Spatial question entries
______

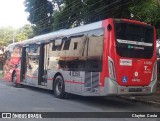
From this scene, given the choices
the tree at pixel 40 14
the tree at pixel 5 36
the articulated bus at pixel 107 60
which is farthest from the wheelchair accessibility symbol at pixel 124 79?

______

■ Goal of the exercise ■
Output the text of every item above word for word, without the pictures.

■ Expected output ■
From this scene, given the choices
the tree at pixel 40 14
the tree at pixel 5 36
the articulated bus at pixel 107 60
which is farthest from the wheelchair accessibility symbol at pixel 124 79?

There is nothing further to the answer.